From 65e3e8319bdeb8514d90785521598749134bce6a Mon Sep 17 00:00:00 2001
From: Chuck <33324927+ChuckBuilds@users.noreply.github.com>
Date: Wed, 29 Apr 2026 15:22:12 -0400
Subject: [PATCH] fix(plugin_manager): prevent permanent ERROR state after
 update timeout (#316)
MIME-Version: 1.0
Content-Type: text/plain; charset=UTF-8
Content-Transfer-Encoding: 8bit

* fix(plugin_manager): prevent permanent ERROR state after update timeout

When execute_update() fails (timeout or unhandled exception), the plugin
state was set to ERROR with no recovery path. can_execute() returns False
for ERROR state, so the plugin's update() was never called again, leaving
it showing stale data indefinitely.

Instead, update plugin_last_update so the plugin waits one configured
interval before retrying, and keep the state ENABLED so recovery is
automatic on the next cycle.

Co-Authored-By: Claude Sonnet 4.6 <noreply@anthropic.com>

* fix(plugin_manager): address PR review — failure timestamp and error context

- Use time.time() at the point of failure instead of reusing current_time
  (captured before execution), so the full retry interval always elapses
  after a timeout rather than one execution-duration shorter

- Add PluginStateManager.set_error_info() to persist structured error context
  without changing plugin state; call it in both failure branches so
  get_error_info() / get_state_info() surface recoverable errors alongside
  ERROR-state errors

- Add warning log on the success=False branch (was previously silent)

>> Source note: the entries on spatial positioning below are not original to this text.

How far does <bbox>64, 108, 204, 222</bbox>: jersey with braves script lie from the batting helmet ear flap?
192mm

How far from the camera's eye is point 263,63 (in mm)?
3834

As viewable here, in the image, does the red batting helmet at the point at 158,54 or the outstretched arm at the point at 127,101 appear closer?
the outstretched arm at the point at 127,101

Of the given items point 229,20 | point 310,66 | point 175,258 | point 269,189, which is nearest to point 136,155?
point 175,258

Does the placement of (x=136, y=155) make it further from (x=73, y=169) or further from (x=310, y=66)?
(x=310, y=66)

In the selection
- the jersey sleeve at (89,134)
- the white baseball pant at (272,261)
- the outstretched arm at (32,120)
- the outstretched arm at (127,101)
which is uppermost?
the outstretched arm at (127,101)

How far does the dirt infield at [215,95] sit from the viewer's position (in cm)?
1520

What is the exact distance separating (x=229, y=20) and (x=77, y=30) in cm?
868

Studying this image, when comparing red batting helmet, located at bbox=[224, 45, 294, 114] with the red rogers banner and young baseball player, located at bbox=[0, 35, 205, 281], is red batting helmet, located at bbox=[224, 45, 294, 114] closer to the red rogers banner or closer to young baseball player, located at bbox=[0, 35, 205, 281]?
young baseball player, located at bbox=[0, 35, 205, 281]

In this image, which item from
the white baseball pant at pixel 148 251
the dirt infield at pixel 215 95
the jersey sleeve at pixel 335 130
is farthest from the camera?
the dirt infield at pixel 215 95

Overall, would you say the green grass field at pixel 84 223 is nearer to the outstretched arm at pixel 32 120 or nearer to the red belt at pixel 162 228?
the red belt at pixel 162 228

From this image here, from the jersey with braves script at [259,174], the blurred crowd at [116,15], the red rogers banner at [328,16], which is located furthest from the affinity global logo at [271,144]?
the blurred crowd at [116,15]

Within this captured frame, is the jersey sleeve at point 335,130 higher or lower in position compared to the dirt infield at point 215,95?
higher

- Pass a descriptive Exception (not a generic "Plugin execution failed") to
  health_tracker.record_failure() in the timeout/executor-error path

Co-Authored-By: Claude Sonnet 4.6 <noreply@anthropic.com>

* fix(plugin_manager): atomic state+error write via set_state_with_error

The two-step set_state() / set_error_info() sequence left a window where
readers could observe ENABLED state without the accompanying error context.

Add threading.RLock to PluginStateManager and a new set_state_with_error()
method that holds the lock for both the state-transition write and the
_error_info write together. The method inlines the state-transition logic
rather than calling set_state() internally to intentionally skip the
"clear _error_info for non-ERROR states" side effect — the recoverable
error dict is exactly what we want stored.

Replace both paired set_state / set_error_info call sites in
run_scheduled_updates() with the single atomic method.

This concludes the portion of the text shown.